### Objective
Copy the listing below word for word, keeping every line as it appears.

+ + + + +

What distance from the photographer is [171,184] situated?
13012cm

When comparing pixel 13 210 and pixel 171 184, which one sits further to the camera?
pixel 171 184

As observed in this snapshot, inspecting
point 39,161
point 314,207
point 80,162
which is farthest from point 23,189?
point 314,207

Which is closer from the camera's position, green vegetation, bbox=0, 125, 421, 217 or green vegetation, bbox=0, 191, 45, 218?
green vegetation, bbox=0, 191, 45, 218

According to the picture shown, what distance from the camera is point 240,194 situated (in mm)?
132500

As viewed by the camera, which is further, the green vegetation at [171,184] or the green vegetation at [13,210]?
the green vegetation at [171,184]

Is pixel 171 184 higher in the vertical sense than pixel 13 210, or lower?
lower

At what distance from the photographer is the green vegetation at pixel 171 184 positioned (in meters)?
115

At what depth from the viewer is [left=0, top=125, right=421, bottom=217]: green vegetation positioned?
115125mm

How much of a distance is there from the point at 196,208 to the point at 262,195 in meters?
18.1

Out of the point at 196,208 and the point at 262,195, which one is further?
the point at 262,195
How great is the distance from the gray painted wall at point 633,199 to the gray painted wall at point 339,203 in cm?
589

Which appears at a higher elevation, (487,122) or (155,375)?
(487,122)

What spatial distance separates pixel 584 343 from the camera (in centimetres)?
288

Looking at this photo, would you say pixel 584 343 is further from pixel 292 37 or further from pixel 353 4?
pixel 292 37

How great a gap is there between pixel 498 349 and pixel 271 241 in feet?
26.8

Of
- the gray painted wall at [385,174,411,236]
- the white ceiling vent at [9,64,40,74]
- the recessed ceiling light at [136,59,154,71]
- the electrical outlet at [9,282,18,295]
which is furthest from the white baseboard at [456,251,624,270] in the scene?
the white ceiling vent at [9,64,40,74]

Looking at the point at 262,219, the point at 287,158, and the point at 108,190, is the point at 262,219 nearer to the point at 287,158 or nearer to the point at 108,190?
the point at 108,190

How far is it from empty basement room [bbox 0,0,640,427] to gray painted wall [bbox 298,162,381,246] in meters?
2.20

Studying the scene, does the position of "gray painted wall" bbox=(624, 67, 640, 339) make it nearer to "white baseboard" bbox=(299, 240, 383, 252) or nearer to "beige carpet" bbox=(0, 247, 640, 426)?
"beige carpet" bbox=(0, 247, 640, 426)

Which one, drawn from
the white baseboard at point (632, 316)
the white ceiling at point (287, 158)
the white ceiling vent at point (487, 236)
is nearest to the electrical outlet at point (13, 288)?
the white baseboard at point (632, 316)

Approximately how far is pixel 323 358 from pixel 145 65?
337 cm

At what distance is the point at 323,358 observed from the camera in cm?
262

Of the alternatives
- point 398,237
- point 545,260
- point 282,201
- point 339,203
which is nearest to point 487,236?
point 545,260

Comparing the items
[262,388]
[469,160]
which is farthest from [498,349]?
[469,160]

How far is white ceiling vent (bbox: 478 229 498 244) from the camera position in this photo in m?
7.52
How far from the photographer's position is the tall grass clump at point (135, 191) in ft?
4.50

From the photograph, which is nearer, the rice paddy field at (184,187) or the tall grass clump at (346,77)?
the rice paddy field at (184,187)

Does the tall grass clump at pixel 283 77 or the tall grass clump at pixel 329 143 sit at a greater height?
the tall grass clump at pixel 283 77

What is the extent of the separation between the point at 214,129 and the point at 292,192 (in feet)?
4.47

+ + + + +

### Solution to this task
What distance from the photographer is [171,184] situated?
13012cm

When comparing pixel 13 210 and pixel 171 184, which one sits further to the camera?
pixel 171 184

As observed in this snapshot, inspecting
point 39,161
point 314,207
point 80,162
which is farthest from point 23,189?
point 314,207

Which is closer from the camera's position, green vegetation, bbox=0, 125, 421, 217 or green vegetation, bbox=0, 191, 45, 218?
green vegetation, bbox=0, 191, 45, 218

According to the picture shown, what distance from the camera is point 240,194 situated (in mm)?
132500

As viewed by the camera, which is further, the green vegetation at [171,184] or the green vegetation at [13,210]?
the green vegetation at [171,184]

Is pixel 171 184 higher in the vertical sense than pixel 13 210, or lower?
lower

At what distance from the photographer is the green vegetation at pixel 171 184 positioned (in meters)?
115

At what depth from the viewer is [left=0, top=125, right=421, bottom=217]: green vegetation positioned?
115125mm

How much of a distance is there from the point at 196,208 to the point at 262,195 in meters?
18.1

Out of the point at 196,208 and the point at 262,195, which one is further?
the point at 262,195
How great is the distance from the gray painted wall at point 633,199 to the gray painted wall at point 339,203 in cm?
589

Which appears at a higher elevation, (487,122) or (155,375)?
(487,122)

What spatial distance separates pixel 584 343 from the camera (in centimetres)?
288

Looking at this photo, would you say pixel 584 343 is further from pixel 292 37 or further from pixel 353 4?
pixel 292 37

How great a gap is there between pixel 498 349 and pixel 271 241 in feet?
26.8

Of
- the gray painted wall at [385,174,411,236]
- the white ceiling vent at [9,64,40,74]
- the recessed ceiling light at [136,59,154,71]
- the electrical outlet at [9,282,18,295]
which is furthest from the white baseboard at [456,251,624,270] in the scene?
the white ceiling vent at [9,64,40,74]

Looking at the point at 262,219, the point at 287,158, and the point at 108,190, is the point at 262,219 nearer to the point at 287,158 or nearer to the point at 108,190?
the point at 108,190

How far is it from empty basement room [bbox 0,0,640,427] to gray painted wall [bbox 298,162,381,246] in meters?
2.20

Studying the scene, does the position of "gray painted wall" bbox=(624, 67, 640, 339) make it nearer to "white baseboard" bbox=(299, 240, 383, 252) or nearer to "beige carpet" bbox=(0, 247, 640, 426)?
"beige carpet" bbox=(0, 247, 640, 426)

Which one, drawn from
the white baseboard at point (632, 316)
the white ceiling at point (287, 158)
the white ceiling vent at point (487, 236)
is nearest to the electrical outlet at point (13, 288)?
the white baseboard at point (632, 316)

Approximately how far is pixel 323 358 from pixel 145 65?
337 cm

At what distance is the point at 323,358 observed from the camera in cm?
262

Of the alternatives
- point 398,237
- point 545,260
- point 282,201
- point 339,203
which is nearest to point 487,236?
point 545,260

Comparing the items
[262,388]
[469,160]
which is farthest from [498,349]?
[469,160]

How far is white ceiling vent (bbox: 478 229 498 244) from the camera position in this photo in m?
7.52
How far from the photographer's position is the tall grass clump at point (135, 191) in ft?
4.50

From the photograph, which is nearer, the rice paddy field at (184,187) or the tall grass clump at (346,77)?
the rice paddy field at (184,187)

Does the tall grass clump at pixel 283 77 or the tall grass clump at pixel 329 143 sit at a greater height?
the tall grass clump at pixel 283 77

What is the extent of the separation between the point at 214,129 and the point at 292,192 (in feet)?
4.47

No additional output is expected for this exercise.